▶ Required work
Print everything from "I think you" down to "working on it..." in the forum thread on finding critical points, word for word.

▶ Text block
Question

Find critical point(s) f(x)=(x+2)^2(x-1)

Answer 1

I'm not sure what the first derivative will be...

Answer 2

\[f(x)=(x+2)^{2(x-1)}\]

?

Answer 3

or

\[f(x)=(x+2)^{2}(x-1)\]

Answer 4

The second way

Answer 5

do you know what critical point is?

Answer 6

yes

Answer 7

so, firstly you need to find deretitive.do you know how?

Answer 8

\[f'(x)=2(x+2)(x-1)+(x+2)^{2}\] right or not?

Answer 9

I think you are correct. I wasn't sure if I needed to simplify before deriving it.

Answer 10

Well, i think it doesnt matter when you simplify. NOW you need to simplify, can you do it for me?

Answer 11

working on it...

Answer 12

\[f'(x)=2(x+2)(x-1)+(x+2)^{2}=2(x ^{2}-x+2x-2)+x ^{2}+4x+4=\]

Answer 13

I got \[3x^2+6x+2\]

Answer 14

\[=2x ^{2}-2x+4x-4+x ^{2}+4x+4=3x ^{2}+6x\]

Answer 15

oh, we didnt get the same. maybe I have made a mistake!

Answer 16

oops messed up on the 2

Answer 17

that was my mistake!

Answer 18

oh,okay. so now do you know how to find critical point?

Answer 19

So x=0 and x=-2 is what I got

Answer 20

well,

\[3x ^{2}+6x=0\]
\[x(3x+6)=0\]
x=0 or x=-2


all points change a sign,so both of them are critical

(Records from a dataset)
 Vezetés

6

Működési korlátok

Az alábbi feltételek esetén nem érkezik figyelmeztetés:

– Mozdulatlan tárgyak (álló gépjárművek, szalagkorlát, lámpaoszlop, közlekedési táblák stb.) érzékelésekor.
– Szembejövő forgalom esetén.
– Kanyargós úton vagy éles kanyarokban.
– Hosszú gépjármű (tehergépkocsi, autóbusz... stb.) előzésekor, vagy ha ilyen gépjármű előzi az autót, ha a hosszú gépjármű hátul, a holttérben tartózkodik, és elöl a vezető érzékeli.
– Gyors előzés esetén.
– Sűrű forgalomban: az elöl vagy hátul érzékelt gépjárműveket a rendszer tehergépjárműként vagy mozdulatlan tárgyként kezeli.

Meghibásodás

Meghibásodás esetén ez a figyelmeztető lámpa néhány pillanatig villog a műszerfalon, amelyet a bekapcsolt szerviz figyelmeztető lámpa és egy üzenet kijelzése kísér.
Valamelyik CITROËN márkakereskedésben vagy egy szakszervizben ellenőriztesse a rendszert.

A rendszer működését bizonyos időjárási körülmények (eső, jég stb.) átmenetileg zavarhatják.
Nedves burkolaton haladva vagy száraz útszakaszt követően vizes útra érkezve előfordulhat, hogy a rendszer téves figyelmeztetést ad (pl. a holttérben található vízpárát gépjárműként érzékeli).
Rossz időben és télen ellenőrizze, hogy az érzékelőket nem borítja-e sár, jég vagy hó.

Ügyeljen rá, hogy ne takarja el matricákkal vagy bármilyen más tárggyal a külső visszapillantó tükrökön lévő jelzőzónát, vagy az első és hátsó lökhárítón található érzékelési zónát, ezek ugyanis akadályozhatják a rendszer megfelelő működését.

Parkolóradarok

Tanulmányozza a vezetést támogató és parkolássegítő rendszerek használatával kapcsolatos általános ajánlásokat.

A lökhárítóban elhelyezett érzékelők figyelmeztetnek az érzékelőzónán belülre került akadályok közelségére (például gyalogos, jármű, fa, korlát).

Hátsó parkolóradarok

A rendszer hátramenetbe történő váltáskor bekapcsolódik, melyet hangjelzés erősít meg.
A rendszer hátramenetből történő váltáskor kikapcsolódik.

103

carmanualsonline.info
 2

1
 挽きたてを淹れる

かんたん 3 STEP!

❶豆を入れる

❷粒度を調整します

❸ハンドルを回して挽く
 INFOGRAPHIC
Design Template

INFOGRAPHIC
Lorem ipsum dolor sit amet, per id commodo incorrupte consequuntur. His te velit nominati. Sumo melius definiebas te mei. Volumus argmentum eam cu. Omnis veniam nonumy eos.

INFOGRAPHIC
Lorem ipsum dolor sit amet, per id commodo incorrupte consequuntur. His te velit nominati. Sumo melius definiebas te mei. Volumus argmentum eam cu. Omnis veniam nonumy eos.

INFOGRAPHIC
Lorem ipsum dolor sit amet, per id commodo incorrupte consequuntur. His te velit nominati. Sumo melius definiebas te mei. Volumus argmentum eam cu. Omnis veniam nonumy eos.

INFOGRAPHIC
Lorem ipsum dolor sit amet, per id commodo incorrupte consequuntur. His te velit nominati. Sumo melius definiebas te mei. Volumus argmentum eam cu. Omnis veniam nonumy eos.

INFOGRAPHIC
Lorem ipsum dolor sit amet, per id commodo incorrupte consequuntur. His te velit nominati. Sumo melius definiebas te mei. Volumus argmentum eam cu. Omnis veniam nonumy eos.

▶ Output
I think you are correct. I wasn't sure if I needed to simplify before deriving it.

Answer 10

Well, i think it doesnt matter when you simplify. NOW you need to simplify, can you do it for me?

Answer 11

working on it...